In the West, we are used to thinking of the senses in terms of sight, sound, touch, smell, and hearing, but these broad categories don’t encompass the subtleties of our sensorial awareness. These subtleties can be worked with in spirit work to lead us to a deeper connection with the spirits we’re working with. At the same time any sensorial awareness is to some degree subjective because its our senses making us aware of something. At the same time, our senses are limited and there’s a lot we don’t experience which is nonetheless happening around and to us.

Lately I’ve been doing some Jinn work and one of the things I’ve been paying close attention to is the sensorial awareness I have around that work. I’ll light a flame to work with the Jinn and afterwards I’ll snuff the flame and when I do this I pay attention to both the experience of looking at the flame and the experience of the after image that shows itself in the dark. When I look at the after image I pay attention to the way that after image shifts and changes, allowing that experience to flow into my mind and then being open to interpreting it or simply accepting it as it is.

When I go for a walk I pay attention not to just what I see or hear, but what smells come to me, as well as the tactile, temperature and kinisthetic awareness that presents itself to me during the walk. I am communing with the spirits during the walk and I open myself to the way they choose to communicate, which may not always be obvious in a way I might expect, but nonetheless can present itself through the sensorial awareness we have around the spirits.

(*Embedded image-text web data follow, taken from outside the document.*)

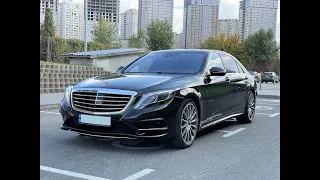 Mercedes W222 S500 Long в полной комплектации. Аренда Mercedes w222 AMG на свадьбу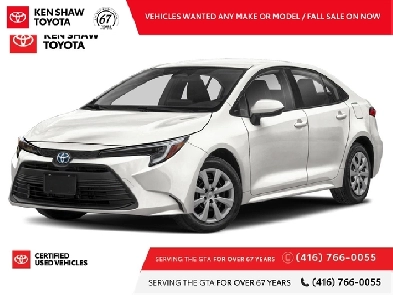 2025 Toyota Corolla Hybrid LE PUSH BUTTON START / HEATED SEAT... Image# 1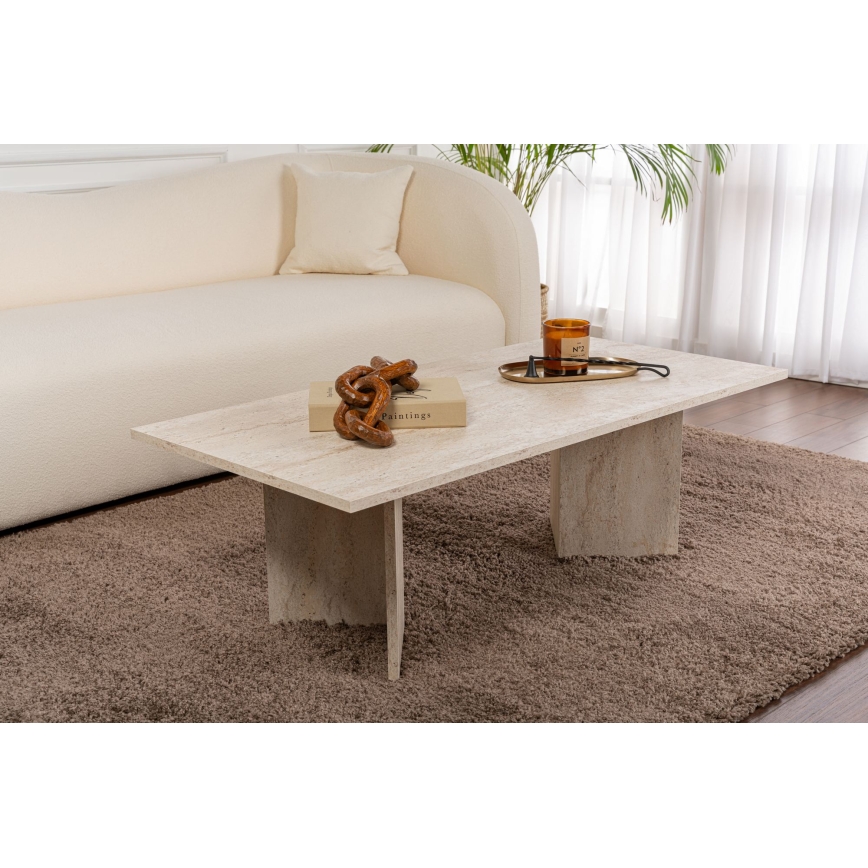 Konferencijski stolić NEL 119x60 cm bež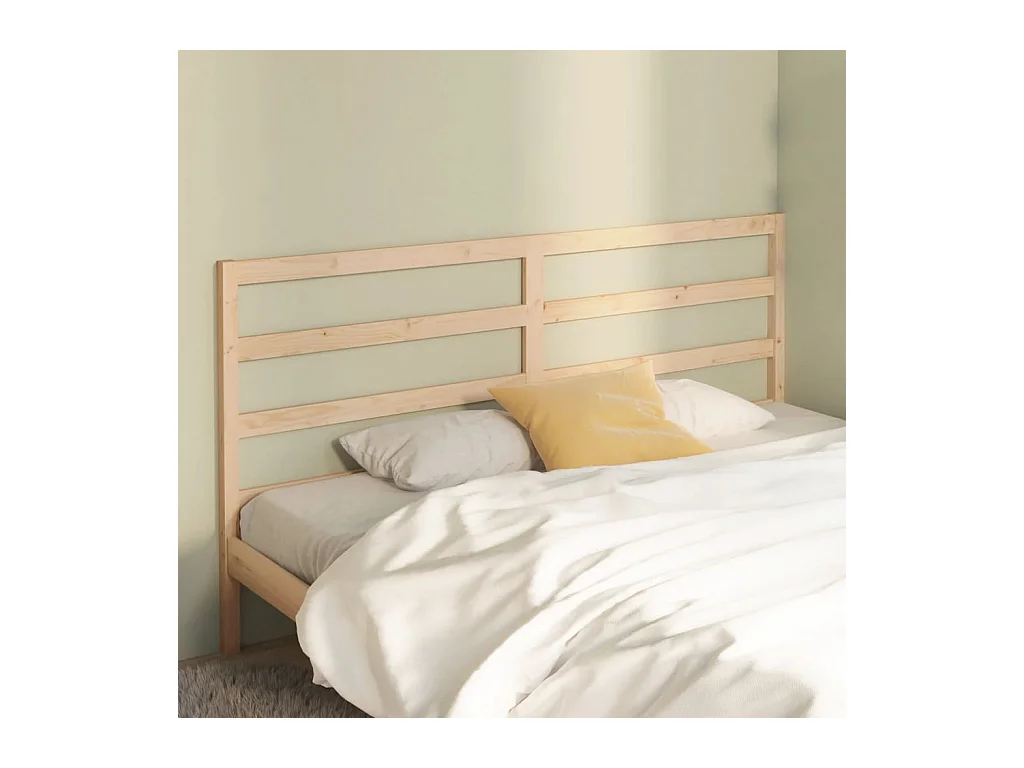 Tête de Lit | Panneau de tête pour lit Moderne 206x4x100 cm Bois massif de pin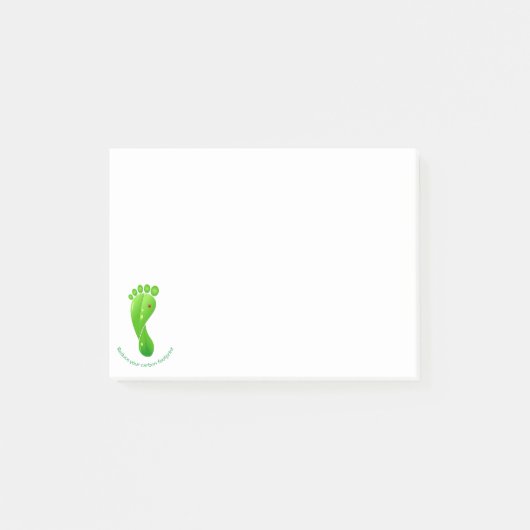 Post-it® Réduisez votre vert d'empreinte de pas de carbone (Devant)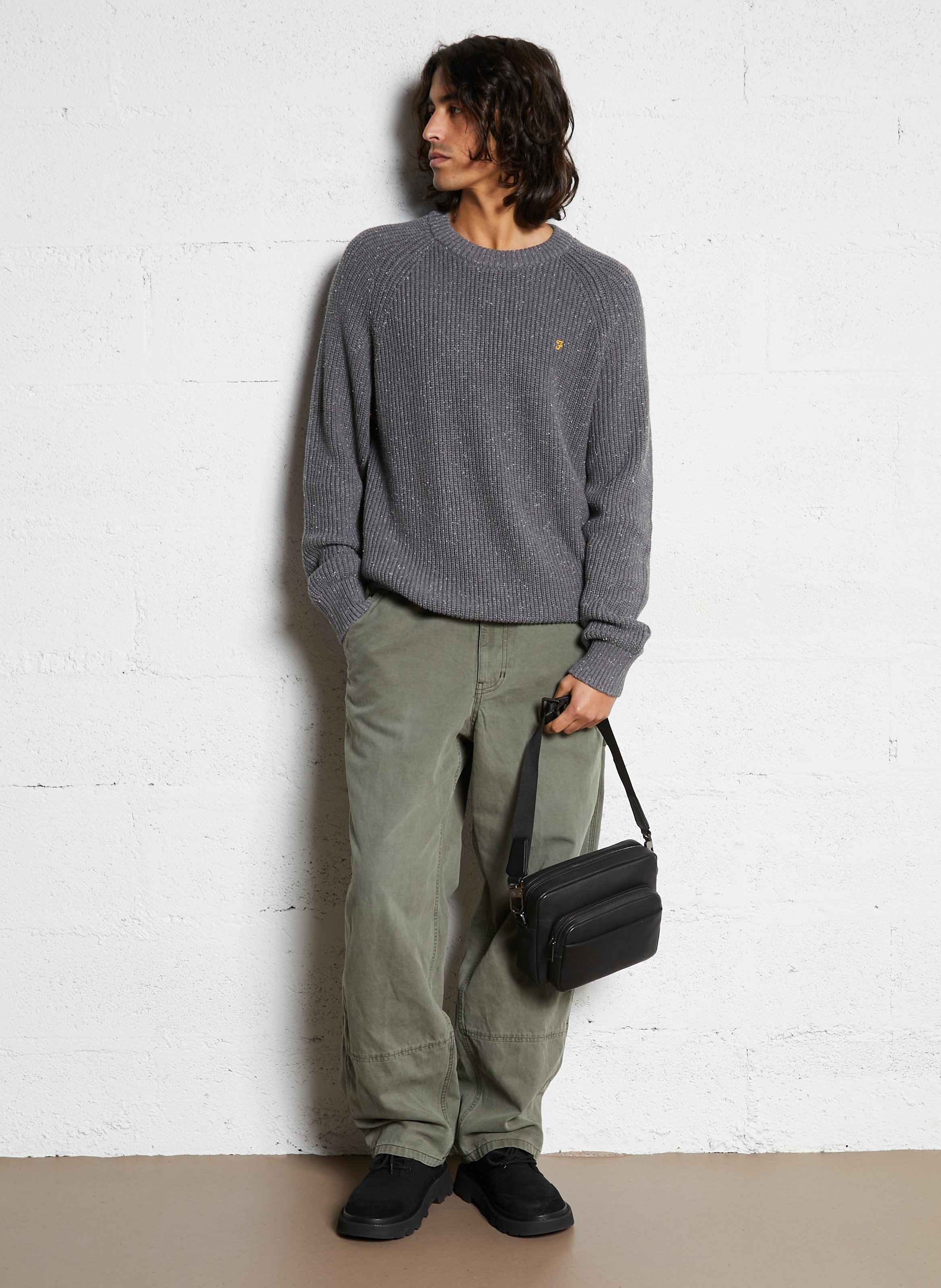 Leren crossbodytas  LE TANNEUR Zwart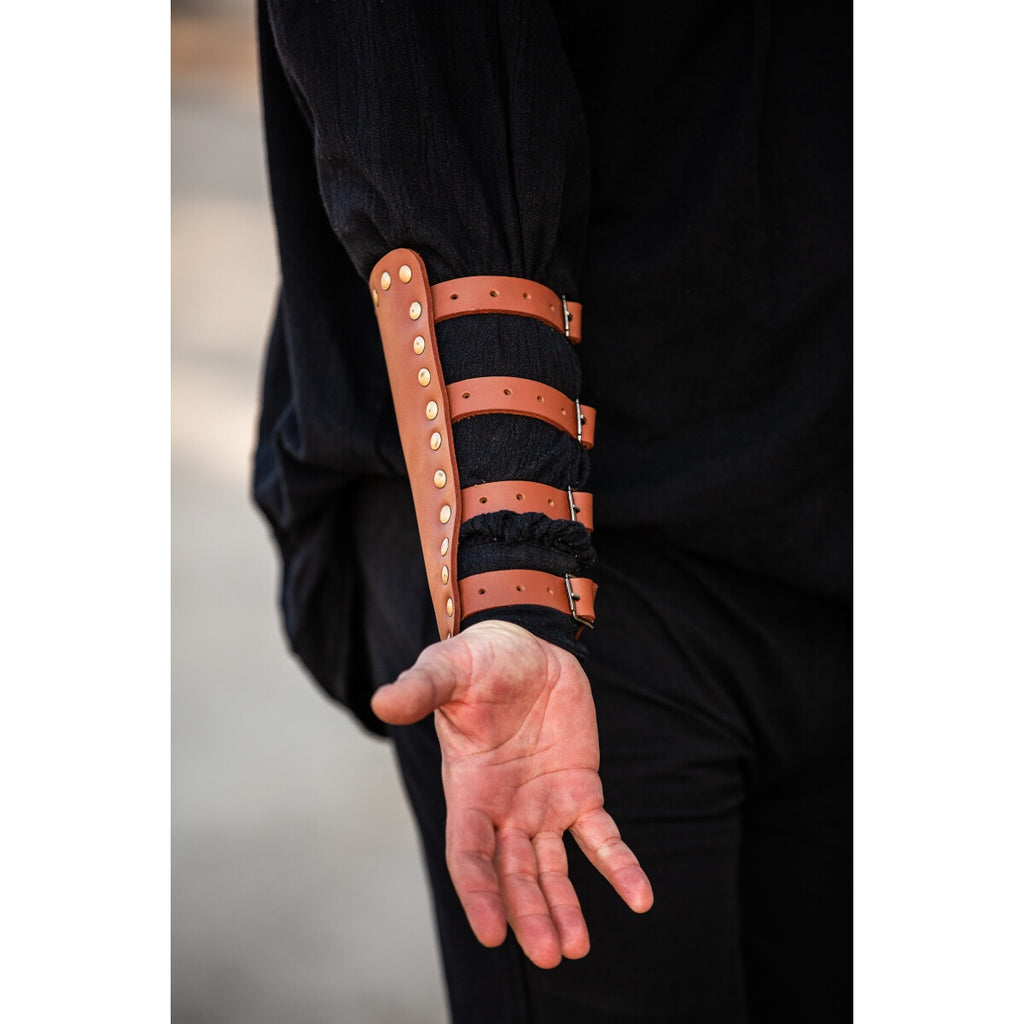 Immagine del prodotto Bracciale medievale in pelle Mar marrone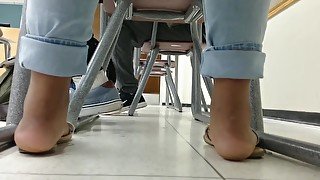 Candid school feet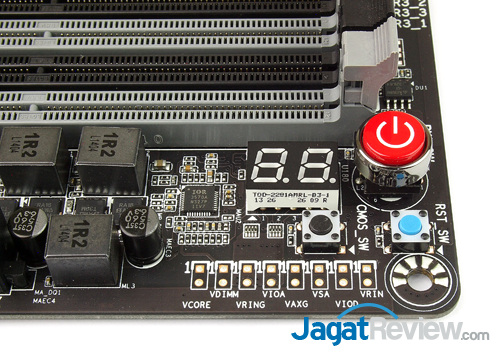 gigabyte z97x-gaming g1 wifi-bk buttons & debug & voltage measurement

Something else I’ve noticed is that sometimes we have to occupy one form of sensorial awareness in order to open ourselves to be more receptive to another form of sensorial awareness. For instance I might light a flame and look into it and not see something, but find that I am tuned into hearing the spirit because I’ve occupied a part of myself that would otherwise be distracting from connecting with the spirit.

All of this may seem evident to a reader who has a lot of experience working with magic, but I find that revisiting these kinds of details from time to time can be really helpful because it allows you to refine your knowledge and process for working with spirits as well as with magical work in general. I make it a point to revisit such things in my own practice and invariably I come away with new insights and realizations that help me take the work further because I’m open to revisiting what I think I know in favor of what I can discover.